Chapter 29

Chapter Twenty-Nine

I waited eight days before I found myself at the county office. This time, it wasn’t for a restraining order against my mother.

The same woman with a chain on her glasses glanced up from a stack of papers on her desk. I ground my teeth together, breath leaden.

“I need to find a burial plot,” I said. “You have those here. With death certificates.”

She stared at me. Snapped her gum. I didn’t bother to look at the clock—I had over an hour this time, and Emma was sitting in my car with the AC blowing at full speed.

The final summer weeks were upon us, when it was debatable if hell had risen from the depths of the earth to scorch us one last time.

Then by a miracle, we’d wake up one morning and realize there was a chill in the air and a smidge of humidity had been shaved away.

Soon. It meant time was passing.

I didn’t want time to pass. Not yet.

She shifted her stack of papers. “Name.”

I swallowed. “Hadrian Belfaunte.”

She turned in her swivel chair. Today, she wore a blue floral dress that swished with each step.

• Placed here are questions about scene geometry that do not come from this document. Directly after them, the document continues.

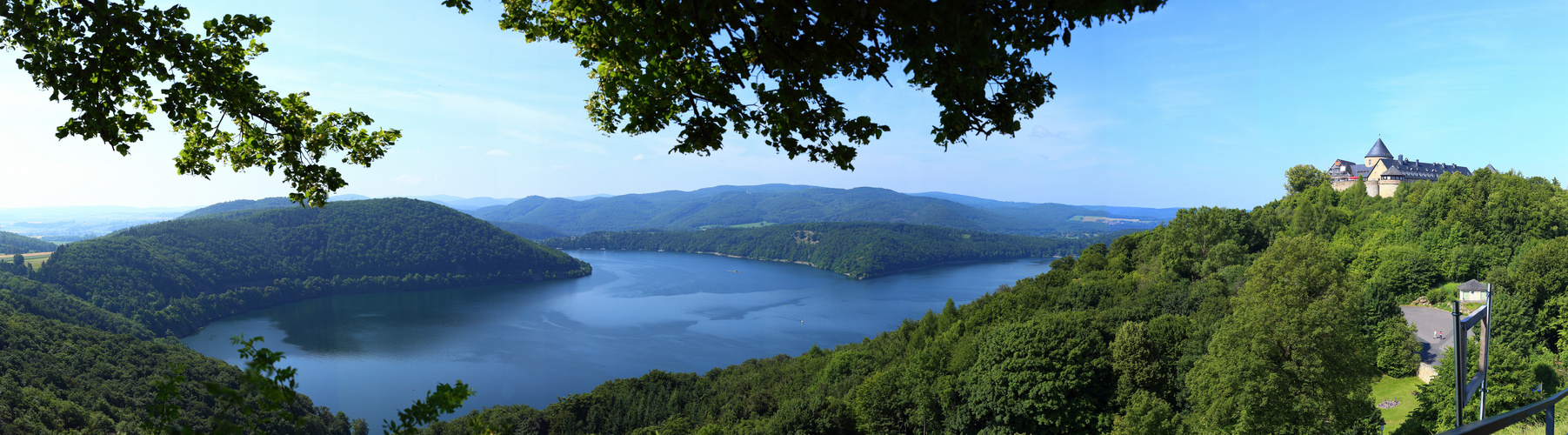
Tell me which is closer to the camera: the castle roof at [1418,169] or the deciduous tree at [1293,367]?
the deciduous tree at [1293,367]

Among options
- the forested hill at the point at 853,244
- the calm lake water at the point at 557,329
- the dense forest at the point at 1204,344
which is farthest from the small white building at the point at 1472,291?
the forested hill at the point at 853,244

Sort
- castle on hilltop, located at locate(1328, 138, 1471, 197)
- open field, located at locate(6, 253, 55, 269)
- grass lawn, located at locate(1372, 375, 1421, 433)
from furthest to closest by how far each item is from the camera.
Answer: open field, located at locate(6, 253, 55, 269) < castle on hilltop, located at locate(1328, 138, 1471, 197) < grass lawn, located at locate(1372, 375, 1421, 433)

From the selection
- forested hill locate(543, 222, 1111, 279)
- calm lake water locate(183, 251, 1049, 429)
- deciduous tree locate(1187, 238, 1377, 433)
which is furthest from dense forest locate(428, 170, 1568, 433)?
forested hill locate(543, 222, 1111, 279)

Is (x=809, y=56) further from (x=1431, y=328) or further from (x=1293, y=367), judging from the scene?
(x=1431, y=328)

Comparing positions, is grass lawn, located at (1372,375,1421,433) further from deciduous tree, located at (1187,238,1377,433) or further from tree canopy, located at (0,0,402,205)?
tree canopy, located at (0,0,402,205)

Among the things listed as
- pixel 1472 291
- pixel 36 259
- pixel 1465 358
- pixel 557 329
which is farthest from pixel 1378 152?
pixel 36 259

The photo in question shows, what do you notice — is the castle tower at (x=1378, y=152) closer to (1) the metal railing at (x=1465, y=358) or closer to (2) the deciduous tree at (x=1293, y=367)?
(2) the deciduous tree at (x=1293, y=367)
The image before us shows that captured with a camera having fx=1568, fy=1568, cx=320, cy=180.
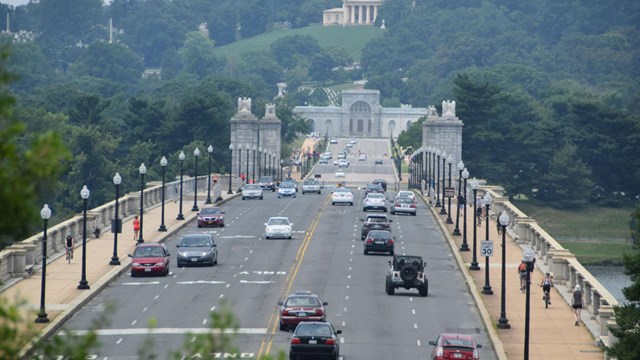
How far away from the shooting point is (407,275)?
52625 millimetres

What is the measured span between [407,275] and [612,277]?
209 feet

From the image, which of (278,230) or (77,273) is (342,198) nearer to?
(278,230)

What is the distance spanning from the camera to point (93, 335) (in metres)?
13.1

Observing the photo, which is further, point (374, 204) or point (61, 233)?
point (374, 204)

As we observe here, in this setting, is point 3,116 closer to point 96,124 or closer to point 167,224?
point 167,224

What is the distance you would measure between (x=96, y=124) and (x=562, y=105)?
186 feet

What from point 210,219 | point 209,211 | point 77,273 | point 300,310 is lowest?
point 77,273

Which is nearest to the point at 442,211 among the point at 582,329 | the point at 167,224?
the point at 167,224

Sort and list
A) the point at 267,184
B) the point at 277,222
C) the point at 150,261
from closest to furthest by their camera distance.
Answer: the point at 150,261 < the point at 277,222 < the point at 267,184

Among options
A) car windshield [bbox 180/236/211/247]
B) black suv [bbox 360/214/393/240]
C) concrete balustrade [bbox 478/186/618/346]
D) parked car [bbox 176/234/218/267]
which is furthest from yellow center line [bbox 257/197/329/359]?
concrete balustrade [bbox 478/186/618/346]

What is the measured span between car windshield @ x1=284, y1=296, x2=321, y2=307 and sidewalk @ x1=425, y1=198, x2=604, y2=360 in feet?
16.7

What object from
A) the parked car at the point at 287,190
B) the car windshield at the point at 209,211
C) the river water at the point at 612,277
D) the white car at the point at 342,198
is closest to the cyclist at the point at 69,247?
the car windshield at the point at 209,211

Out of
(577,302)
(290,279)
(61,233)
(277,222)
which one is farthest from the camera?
(277,222)

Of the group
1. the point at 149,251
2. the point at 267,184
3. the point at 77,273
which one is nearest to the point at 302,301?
the point at 149,251
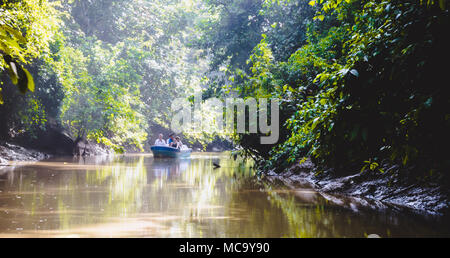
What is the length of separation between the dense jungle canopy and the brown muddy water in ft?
2.71

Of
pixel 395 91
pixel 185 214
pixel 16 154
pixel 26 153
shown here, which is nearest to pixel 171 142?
pixel 26 153

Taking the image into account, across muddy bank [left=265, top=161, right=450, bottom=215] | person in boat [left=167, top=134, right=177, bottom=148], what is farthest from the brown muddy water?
person in boat [left=167, top=134, right=177, bottom=148]

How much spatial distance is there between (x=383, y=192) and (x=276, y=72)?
238 inches

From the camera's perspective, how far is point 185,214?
19.2 feet

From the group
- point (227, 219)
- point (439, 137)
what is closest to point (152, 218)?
point (227, 219)

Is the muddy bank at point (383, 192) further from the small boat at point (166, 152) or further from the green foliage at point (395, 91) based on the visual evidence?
the small boat at point (166, 152)

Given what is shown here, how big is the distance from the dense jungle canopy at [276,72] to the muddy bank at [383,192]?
11.4 inches

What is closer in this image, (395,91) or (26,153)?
(395,91)

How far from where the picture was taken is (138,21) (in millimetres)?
33938

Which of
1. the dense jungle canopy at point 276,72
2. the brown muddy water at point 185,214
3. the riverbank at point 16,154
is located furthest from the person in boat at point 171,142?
the brown muddy water at point 185,214

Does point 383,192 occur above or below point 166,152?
below

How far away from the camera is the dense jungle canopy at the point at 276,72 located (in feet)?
14.6

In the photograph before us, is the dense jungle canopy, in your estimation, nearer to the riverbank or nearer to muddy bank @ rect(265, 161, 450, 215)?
muddy bank @ rect(265, 161, 450, 215)

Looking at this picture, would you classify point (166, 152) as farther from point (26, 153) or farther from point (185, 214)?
point (185, 214)
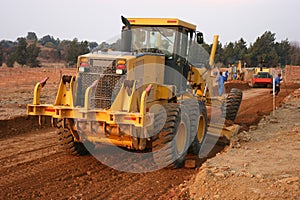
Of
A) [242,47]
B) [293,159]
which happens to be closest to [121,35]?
[293,159]

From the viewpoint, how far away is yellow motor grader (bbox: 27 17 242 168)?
715cm

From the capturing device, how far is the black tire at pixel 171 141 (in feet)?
24.4

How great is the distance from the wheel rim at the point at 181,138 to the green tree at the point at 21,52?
162 feet

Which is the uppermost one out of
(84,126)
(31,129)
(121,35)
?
(121,35)

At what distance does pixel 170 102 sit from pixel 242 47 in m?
65.7

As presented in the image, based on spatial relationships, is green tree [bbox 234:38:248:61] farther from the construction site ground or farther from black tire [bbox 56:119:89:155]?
black tire [bbox 56:119:89:155]

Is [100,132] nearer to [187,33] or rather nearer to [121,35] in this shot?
[121,35]

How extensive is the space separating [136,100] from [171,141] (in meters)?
1.03

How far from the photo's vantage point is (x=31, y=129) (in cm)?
1203

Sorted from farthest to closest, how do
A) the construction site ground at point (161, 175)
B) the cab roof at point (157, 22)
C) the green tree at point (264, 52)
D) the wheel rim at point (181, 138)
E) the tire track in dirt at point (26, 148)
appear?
1. the green tree at point (264, 52)
2. the cab roof at point (157, 22)
3. the tire track in dirt at point (26, 148)
4. the wheel rim at point (181, 138)
5. the construction site ground at point (161, 175)

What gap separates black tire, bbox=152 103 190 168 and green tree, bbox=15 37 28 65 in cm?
4953

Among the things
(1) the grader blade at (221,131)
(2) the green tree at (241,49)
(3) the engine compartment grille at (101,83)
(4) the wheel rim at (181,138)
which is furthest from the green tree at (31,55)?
(4) the wheel rim at (181,138)

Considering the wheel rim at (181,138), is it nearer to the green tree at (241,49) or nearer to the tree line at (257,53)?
the tree line at (257,53)

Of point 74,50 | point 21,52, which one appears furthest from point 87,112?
point 21,52
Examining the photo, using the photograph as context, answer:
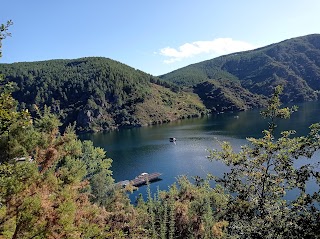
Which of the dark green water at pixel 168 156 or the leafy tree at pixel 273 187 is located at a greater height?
the leafy tree at pixel 273 187

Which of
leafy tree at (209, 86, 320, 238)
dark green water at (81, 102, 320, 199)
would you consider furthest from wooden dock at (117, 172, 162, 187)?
leafy tree at (209, 86, 320, 238)

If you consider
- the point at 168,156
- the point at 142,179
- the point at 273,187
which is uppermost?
the point at 273,187

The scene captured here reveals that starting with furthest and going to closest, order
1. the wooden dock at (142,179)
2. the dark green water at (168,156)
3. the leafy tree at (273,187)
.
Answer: the dark green water at (168,156) → the wooden dock at (142,179) → the leafy tree at (273,187)

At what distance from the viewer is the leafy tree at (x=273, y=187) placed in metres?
8.33

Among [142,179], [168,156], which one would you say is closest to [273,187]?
[142,179]

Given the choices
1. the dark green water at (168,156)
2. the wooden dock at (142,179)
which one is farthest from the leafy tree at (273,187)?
the wooden dock at (142,179)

My jaw remained locked as she rounded the corner.

When I’d searched Colleton County’s death record office, I should have guessed it would be kept here.

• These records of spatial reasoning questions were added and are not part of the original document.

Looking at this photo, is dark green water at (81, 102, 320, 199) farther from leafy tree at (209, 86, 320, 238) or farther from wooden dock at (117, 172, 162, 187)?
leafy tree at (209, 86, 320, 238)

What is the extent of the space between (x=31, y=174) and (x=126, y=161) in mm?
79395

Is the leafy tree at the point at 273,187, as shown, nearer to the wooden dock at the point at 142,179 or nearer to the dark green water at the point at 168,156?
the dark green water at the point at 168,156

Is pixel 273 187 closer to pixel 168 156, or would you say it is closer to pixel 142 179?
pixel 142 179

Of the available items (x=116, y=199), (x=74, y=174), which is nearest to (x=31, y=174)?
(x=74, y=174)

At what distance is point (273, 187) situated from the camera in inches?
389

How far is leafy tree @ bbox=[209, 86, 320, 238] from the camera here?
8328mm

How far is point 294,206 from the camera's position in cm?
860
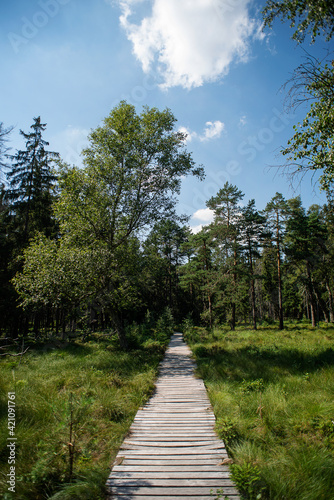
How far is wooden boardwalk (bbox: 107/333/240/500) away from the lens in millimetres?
3250

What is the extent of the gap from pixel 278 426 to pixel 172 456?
2277 millimetres

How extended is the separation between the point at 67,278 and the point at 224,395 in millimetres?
7071

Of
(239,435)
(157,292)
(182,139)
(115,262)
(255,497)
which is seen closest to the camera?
(255,497)

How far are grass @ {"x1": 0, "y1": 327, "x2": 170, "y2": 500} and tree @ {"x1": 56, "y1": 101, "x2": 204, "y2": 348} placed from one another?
4.25 m

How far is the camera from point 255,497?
10.0 feet

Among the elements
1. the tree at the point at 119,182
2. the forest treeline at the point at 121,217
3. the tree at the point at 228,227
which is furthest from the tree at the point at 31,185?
the tree at the point at 228,227

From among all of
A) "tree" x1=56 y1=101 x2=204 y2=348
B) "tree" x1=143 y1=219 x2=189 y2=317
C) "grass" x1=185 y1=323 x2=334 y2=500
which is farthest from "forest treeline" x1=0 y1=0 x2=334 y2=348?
"tree" x1=143 y1=219 x2=189 y2=317

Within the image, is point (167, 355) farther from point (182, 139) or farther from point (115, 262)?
point (182, 139)

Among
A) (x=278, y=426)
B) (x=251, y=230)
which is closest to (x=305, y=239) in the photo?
(x=251, y=230)

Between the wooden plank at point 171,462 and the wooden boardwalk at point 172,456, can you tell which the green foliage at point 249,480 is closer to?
the wooden boardwalk at point 172,456

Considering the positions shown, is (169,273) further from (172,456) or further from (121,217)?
(172,456)

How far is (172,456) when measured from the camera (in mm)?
4023

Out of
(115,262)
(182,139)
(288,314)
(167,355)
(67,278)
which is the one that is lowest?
(288,314)

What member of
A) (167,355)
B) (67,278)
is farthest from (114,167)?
(167,355)
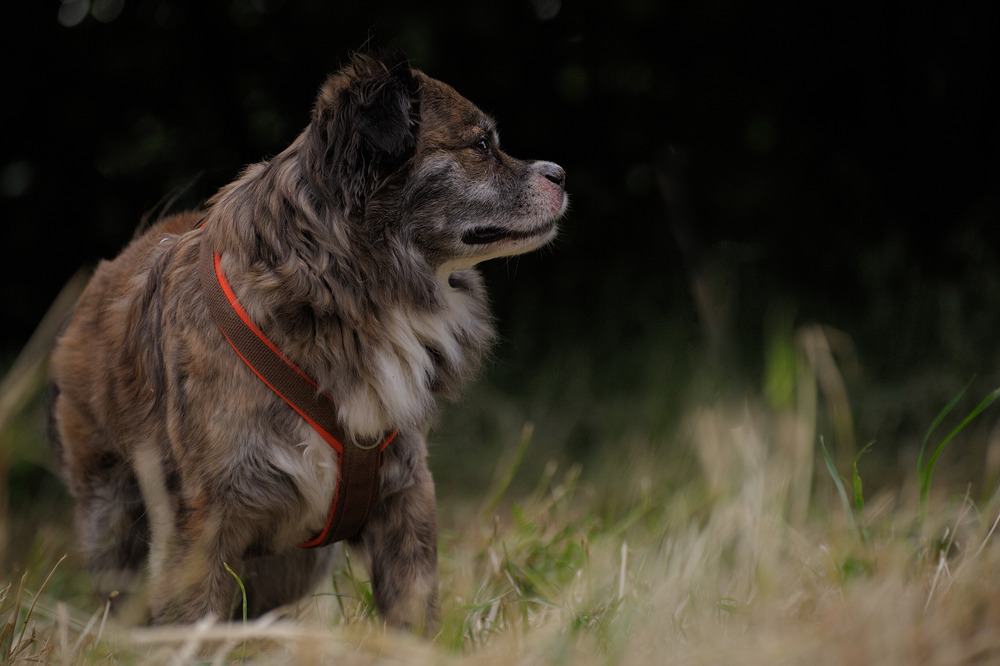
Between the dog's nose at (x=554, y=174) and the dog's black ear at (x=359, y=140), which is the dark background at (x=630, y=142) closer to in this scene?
the dog's nose at (x=554, y=174)

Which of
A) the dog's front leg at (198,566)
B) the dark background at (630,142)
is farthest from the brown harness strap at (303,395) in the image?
the dark background at (630,142)

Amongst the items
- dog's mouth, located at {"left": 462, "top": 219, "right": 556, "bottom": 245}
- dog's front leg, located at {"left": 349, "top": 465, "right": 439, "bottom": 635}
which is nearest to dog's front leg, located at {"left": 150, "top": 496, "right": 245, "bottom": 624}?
dog's front leg, located at {"left": 349, "top": 465, "right": 439, "bottom": 635}

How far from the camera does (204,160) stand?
5.74 m

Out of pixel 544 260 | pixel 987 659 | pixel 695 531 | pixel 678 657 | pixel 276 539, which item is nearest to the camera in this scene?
pixel 987 659

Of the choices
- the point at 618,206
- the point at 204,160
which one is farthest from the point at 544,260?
the point at 204,160

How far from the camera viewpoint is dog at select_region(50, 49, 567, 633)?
7.79 feet

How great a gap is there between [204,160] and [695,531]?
4063 mm

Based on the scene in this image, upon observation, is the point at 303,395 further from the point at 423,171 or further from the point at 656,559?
the point at 656,559

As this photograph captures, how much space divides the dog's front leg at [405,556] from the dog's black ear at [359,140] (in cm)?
81

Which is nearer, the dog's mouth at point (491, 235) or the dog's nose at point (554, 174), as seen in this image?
the dog's mouth at point (491, 235)

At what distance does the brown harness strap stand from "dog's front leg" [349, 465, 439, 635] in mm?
94

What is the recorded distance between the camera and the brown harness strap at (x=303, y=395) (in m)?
2.35

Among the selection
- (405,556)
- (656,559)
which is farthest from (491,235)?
(656,559)

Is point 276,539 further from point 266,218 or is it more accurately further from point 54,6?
point 54,6
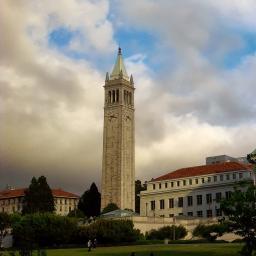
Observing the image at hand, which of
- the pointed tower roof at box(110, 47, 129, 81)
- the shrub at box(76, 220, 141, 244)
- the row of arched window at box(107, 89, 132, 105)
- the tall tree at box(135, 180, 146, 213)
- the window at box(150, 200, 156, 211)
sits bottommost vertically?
the shrub at box(76, 220, 141, 244)

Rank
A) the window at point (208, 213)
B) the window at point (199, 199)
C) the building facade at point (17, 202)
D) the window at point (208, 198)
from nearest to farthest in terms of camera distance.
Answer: the window at point (208, 213)
the window at point (208, 198)
the window at point (199, 199)
the building facade at point (17, 202)

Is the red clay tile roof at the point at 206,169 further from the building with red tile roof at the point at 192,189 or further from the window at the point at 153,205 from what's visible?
the window at the point at 153,205

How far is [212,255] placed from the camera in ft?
168

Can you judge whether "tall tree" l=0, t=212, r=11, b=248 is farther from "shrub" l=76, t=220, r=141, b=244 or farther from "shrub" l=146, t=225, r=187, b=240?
"shrub" l=146, t=225, r=187, b=240

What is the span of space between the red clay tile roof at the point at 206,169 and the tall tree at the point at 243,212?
3373 inches

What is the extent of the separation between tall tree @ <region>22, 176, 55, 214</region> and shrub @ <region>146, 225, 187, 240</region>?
1396 inches

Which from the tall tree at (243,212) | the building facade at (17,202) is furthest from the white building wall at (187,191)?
the tall tree at (243,212)

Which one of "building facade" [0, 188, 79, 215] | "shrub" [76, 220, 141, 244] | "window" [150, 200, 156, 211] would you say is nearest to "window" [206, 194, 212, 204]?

She returned moments later. This time, only two papers. She smacked them into the copier and punched a button. The machine coughed, whirred, then spit the papers back out.

She returned to her seat. Stamped them with a signature stamp, then handed them to me.

“Here.”

I walked away before she could close the curtains on me.

“Where are we going, again?” Emma asked. She unwrapped a stick of gum before offering me one. I shook my head. “Suit yourself.”

“A plot,” I said. Because I didn’t know what else to tell her. I just knew I needed her with me when I went.

“Did you murder someone?” She chewed her gum much gentler than the woman at the county office. “I didn’t bring my gloves.”

I clutched the steering wheel at ten and two.

Dust kicked up behind us as I followed the GPS off the main road until we met an entrance ramp for the highway.

Soon enough, we were on the straight stretch back to Stetson, and the hour and a half slowly morphed into forty minutes, then thirty, then twenty.

When I’d mapped the gravesite, I hadn’t paid much attention to the direction or the distance. Only that I needed to get there.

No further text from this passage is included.